Records supplied »
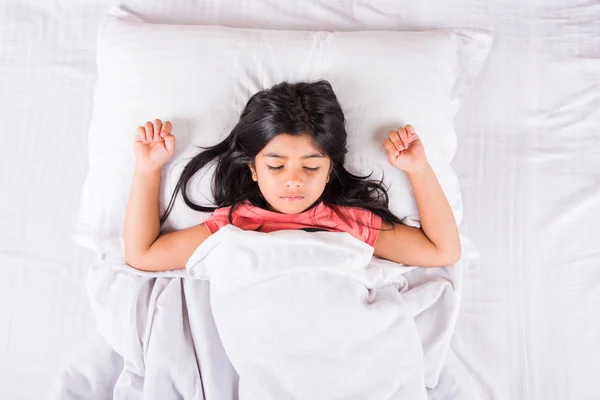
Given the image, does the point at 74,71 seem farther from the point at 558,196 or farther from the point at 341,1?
the point at 558,196

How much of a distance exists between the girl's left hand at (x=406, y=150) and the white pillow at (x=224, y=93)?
4cm

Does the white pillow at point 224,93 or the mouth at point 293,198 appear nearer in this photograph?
the mouth at point 293,198

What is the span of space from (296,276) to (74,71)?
32.9 inches

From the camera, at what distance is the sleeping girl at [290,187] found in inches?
49.9

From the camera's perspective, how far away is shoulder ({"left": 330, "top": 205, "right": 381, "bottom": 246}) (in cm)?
139

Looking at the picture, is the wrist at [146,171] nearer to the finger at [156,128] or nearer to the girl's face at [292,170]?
the finger at [156,128]

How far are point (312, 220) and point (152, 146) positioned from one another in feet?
1.31

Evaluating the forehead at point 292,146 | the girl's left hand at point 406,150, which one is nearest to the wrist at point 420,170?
the girl's left hand at point 406,150

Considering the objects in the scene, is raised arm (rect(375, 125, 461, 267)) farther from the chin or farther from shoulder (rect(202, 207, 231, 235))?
shoulder (rect(202, 207, 231, 235))

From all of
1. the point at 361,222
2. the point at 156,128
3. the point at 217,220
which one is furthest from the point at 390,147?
the point at 156,128

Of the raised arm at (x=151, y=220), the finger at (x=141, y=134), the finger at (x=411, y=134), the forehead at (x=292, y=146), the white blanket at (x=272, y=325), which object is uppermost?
the finger at (x=411, y=134)

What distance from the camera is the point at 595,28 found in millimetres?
1644

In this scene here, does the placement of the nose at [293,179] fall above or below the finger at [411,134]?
below

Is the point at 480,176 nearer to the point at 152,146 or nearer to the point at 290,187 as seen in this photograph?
the point at 290,187
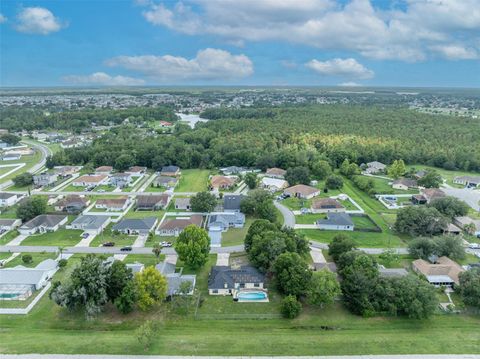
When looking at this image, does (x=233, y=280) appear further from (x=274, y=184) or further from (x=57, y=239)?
(x=274, y=184)

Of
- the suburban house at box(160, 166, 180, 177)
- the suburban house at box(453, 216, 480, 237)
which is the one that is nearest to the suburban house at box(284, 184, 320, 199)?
the suburban house at box(453, 216, 480, 237)

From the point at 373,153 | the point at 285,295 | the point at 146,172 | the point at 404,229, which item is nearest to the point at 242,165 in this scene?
the point at 146,172

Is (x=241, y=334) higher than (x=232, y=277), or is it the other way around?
(x=232, y=277)

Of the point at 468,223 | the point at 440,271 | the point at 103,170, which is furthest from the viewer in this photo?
the point at 103,170

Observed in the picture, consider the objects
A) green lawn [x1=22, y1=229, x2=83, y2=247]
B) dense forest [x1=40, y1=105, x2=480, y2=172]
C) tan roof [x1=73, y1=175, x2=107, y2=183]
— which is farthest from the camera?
dense forest [x1=40, y1=105, x2=480, y2=172]

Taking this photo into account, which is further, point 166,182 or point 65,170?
point 65,170

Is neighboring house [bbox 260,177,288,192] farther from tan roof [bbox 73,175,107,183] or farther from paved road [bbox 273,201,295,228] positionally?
tan roof [bbox 73,175,107,183]

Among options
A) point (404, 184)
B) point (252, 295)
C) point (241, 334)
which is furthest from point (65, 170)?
point (404, 184)

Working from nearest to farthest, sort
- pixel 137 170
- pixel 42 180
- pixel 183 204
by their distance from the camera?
pixel 183 204, pixel 42 180, pixel 137 170

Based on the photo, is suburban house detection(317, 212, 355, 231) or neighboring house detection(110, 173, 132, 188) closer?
suburban house detection(317, 212, 355, 231)
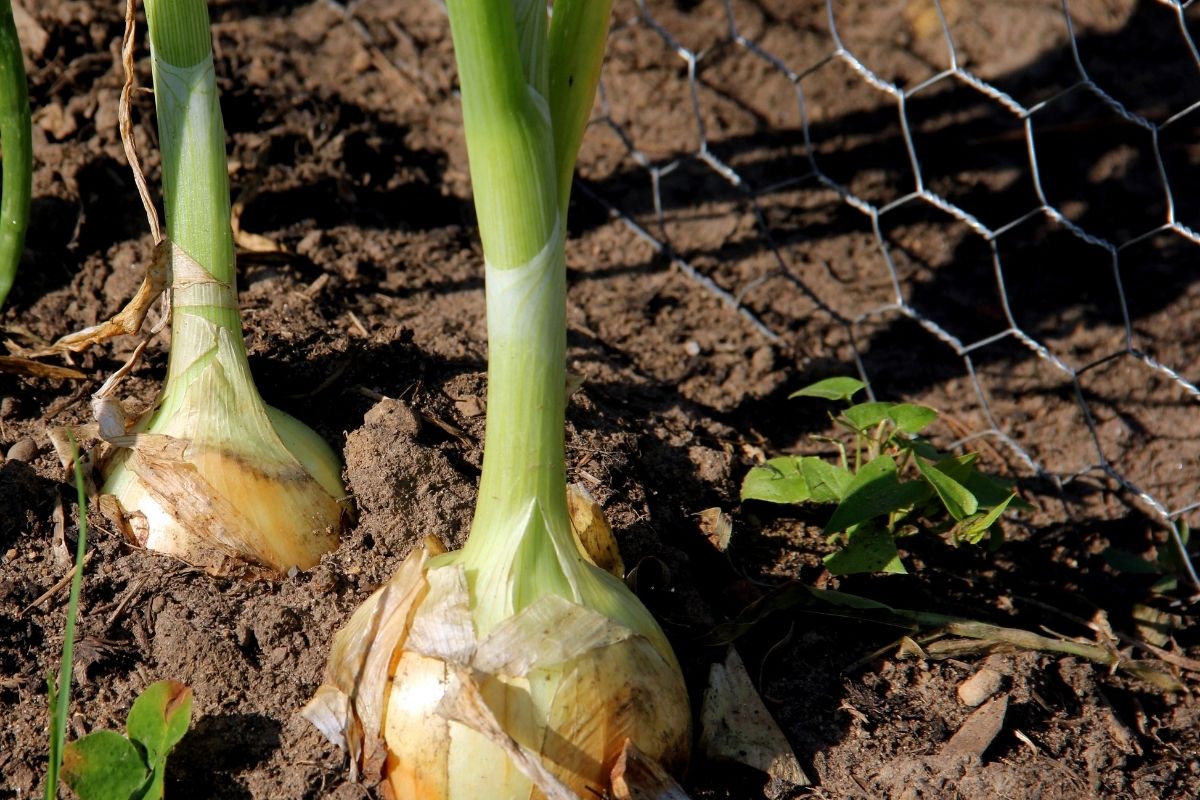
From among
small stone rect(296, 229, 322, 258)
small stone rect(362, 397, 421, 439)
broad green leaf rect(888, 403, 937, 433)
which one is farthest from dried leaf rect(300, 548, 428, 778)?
small stone rect(296, 229, 322, 258)

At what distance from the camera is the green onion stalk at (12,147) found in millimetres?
1045

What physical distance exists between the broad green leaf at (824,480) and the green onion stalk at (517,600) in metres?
0.35

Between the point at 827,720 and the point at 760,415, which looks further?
the point at 760,415

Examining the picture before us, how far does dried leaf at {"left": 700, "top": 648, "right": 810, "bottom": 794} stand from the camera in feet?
3.06

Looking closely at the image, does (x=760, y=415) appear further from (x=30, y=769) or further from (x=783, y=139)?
(x=30, y=769)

Objective »
Retype every record above exactly as written, but leave out the pictures.

Right answer »
Given the image, does the point at 74,71 seem farther from the point at 558,196 or farther from the point at 341,1?
the point at 558,196

How much of a distance exists between the girl's left hand at (x=406, y=150) and the white pillow at (x=224, y=93)?
4cm

Does the white pillow at point 224,93 or the mouth at point 293,198 appear nearer in this photograph?
the mouth at point 293,198

What is the span of space from (296,276) to (74,71)?
32.9 inches

From the camera, at what distance is the sleeping girl at [290,187] found in inches?
49.9

From the camera's perspective, how far away is shoulder ({"left": 330, "top": 205, "right": 381, "bottom": 246}) (in cm)?
139

Looking at the picture, is the wrist at [146,171] nearer to the finger at [156,128] or nearer to the girl's face at [292,170]?
the finger at [156,128]

How far are point (312, 220) and point (152, 146) positioned from one another in feet?
1.31

Evaluating the forehead at point 292,146 | the girl's left hand at point 406,150, which one is nearest to the wrist at point 420,170?
the girl's left hand at point 406,150

Considering the objects in the scene, is raised arm (rect(375, 125, 461, 267)) farther from the chin or farther from shoulder (rect(202, 207, 231, 235))?
shoulder (rect(202, 207, 231, 235))

From all of
1. the point at 361,222
2. the point at 156,128
3. the point at 217,220
which one is furthest from the point at 390,147?
the point at 156,128

Of the raised arm at (x=151, y=220), the finger at (x=141, y=134), the finger at (x=411, y=134), the forehead at (x=292, y=146), the white blanket at (x=272, y=325), which object is uppermost?
the finger at (x=411, y=134)

What distance from the camera is the point at 595,28 found in millimetres?
1644

In this scene here, does the placement of the nose at [293,179] fall above or below the finger at [411,134]?
below

Is the point at 480,176 nearer to the point at 152,146 or nearer to the point at 290,187 as seen in this photograph?
the point at 290,187
When looking at this image, does (x=233, y=280) appear further from (x=274, y=184) or further from (x=57, y=239)?
(x=274, y=184)

Of
- the suburban house at box(160, 166, 180, 177)
- the suburban house at box(453, 216, 480, 237)
which is the one that is nearest to the suburban house at box(284, 184, 320, 199)?
the suburban house at box(453, 216, 480, 237)

From the point at 373,153 | the point at 285,295 | the point at 146,172 | the point at 404,229, which item is nearest to the point at 242,165 in this scene?
the point at 146,172

Is (x=241, y=334) higher than (x=232, y=277), or is it the other way around?
(x=232, y=277)

Of the point at 468,223 | the point at 440,271 | the point at 103,170, which is furthest from the viewer in this photo?
the point at 103,170

Observed in the picture, consider the objects
A) green lawn [x1=22, y1=229, x2=83, y2=247]
B) dense forest [x1=40, y1=105, x2=480, y2=172]
C) tan roof [x1=73, y1=175, x2=107, y2=183]
— which is farthest from the camera?
dense forest [x1=40, y1=105, x2=480, y2=172]

Taking this photo into account, which is further, point 166,182 or point 65,170?
point 65,170

Is neighboring house [bbox 260,177,288,192] farther from tan roof [bbox 73,175,107,183] or farther from paved road [bbox 273,201,295,228] positionally?
tan roof [bbox 73,175,107,183]

Among options
A) point (404, 184)
B) point (252, 295)
C) point (241, 334)
which is furthest from point (65, 170)?
point (404, 184)

Working from nearest to farthest, sort
- pixel 137 170
- pixel 42 180
- pixel 183 204
by their distance from the camera?
pixel 183 204, pixel 42 180, pixel 137 170

Based on the photo, is suburban house detection(317, 212, 355, 231) or neighboring house detection(110, 173, 132, 188) closer?
suburban house detection(317, 212, 355, 231)
From among
small stone rect(296, 229, 322, 258)
small stone rect(362, 397, 421, 439)
broad green leaf rect(888, 403, 937, 433)
which one is farthest from dried leaf rect(300, 548, 428, 778)?
small stone rect(296, 229, 322, 258)

At what distance from the camera is the green onion stalk at (12,147) found in millimetres?
1045

What physical distance exists between the broad green leaf at (824,480) and the green onion stalk at (517,600) in metres?
0.35

Between the point at 827,720 and the point at 760,415, which looks further?
the point at 760,415

Examining the picture before us, how far does dried leaf at {"left": 700, "top": 648, "right": 810, "bottom": 794} stand from the camera in feet?
3.06

Looking closely at the image, does (x=760, y=415) appear further from (x=30, y=769) or further from (x=783, y=139)?
(x=30, y=769)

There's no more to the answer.